START DATA SHOWN
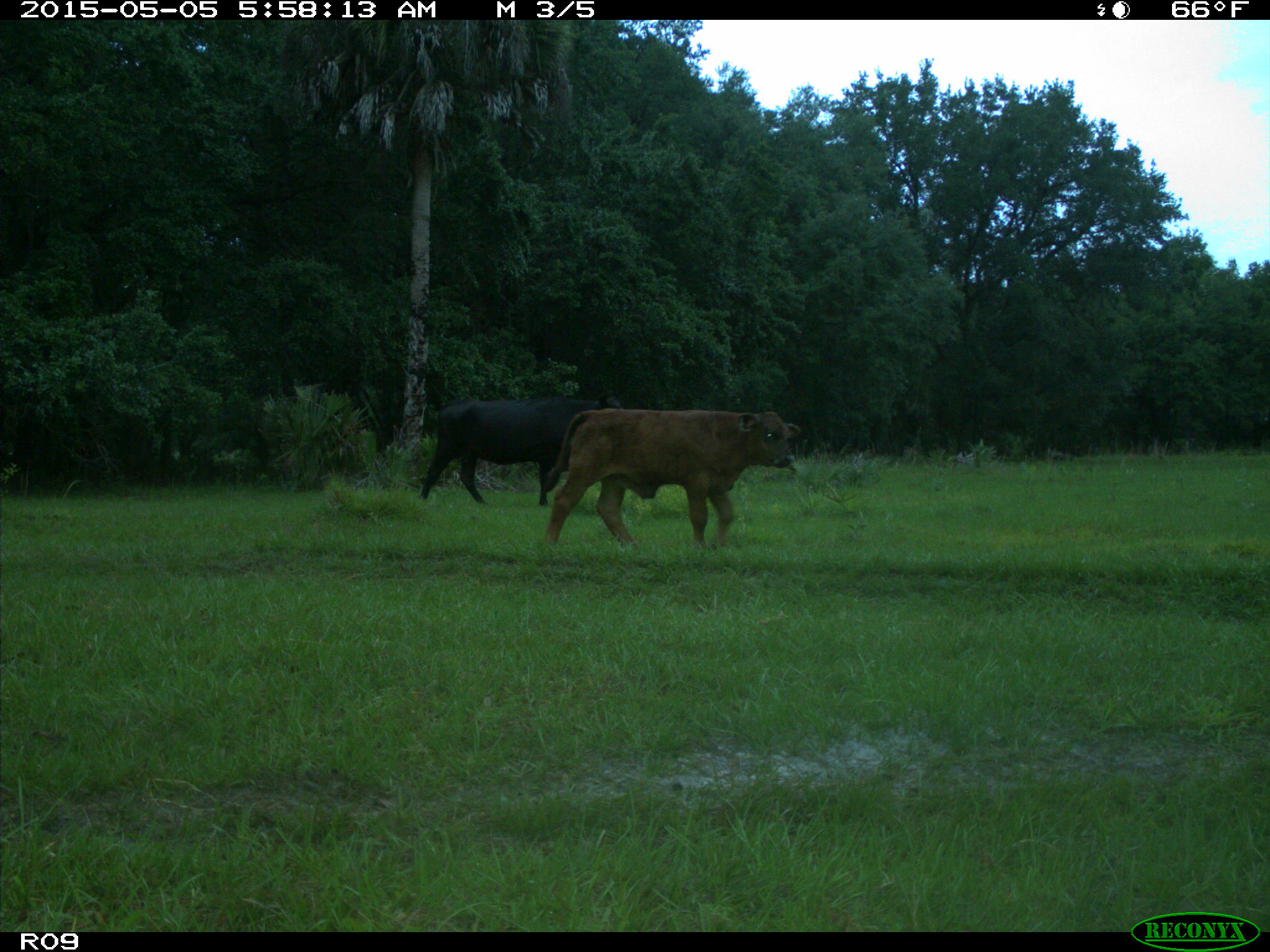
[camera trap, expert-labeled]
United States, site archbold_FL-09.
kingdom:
END DATA SHOWN
> _WHAT NEEDS TO BE DONE_
Could you write out the whole listing exactly, dropping the pictures?

> _EXERCISE SOLUTION_
[camera trap, expert-labeled]
United States, site archbold_FL-09.
kingdom:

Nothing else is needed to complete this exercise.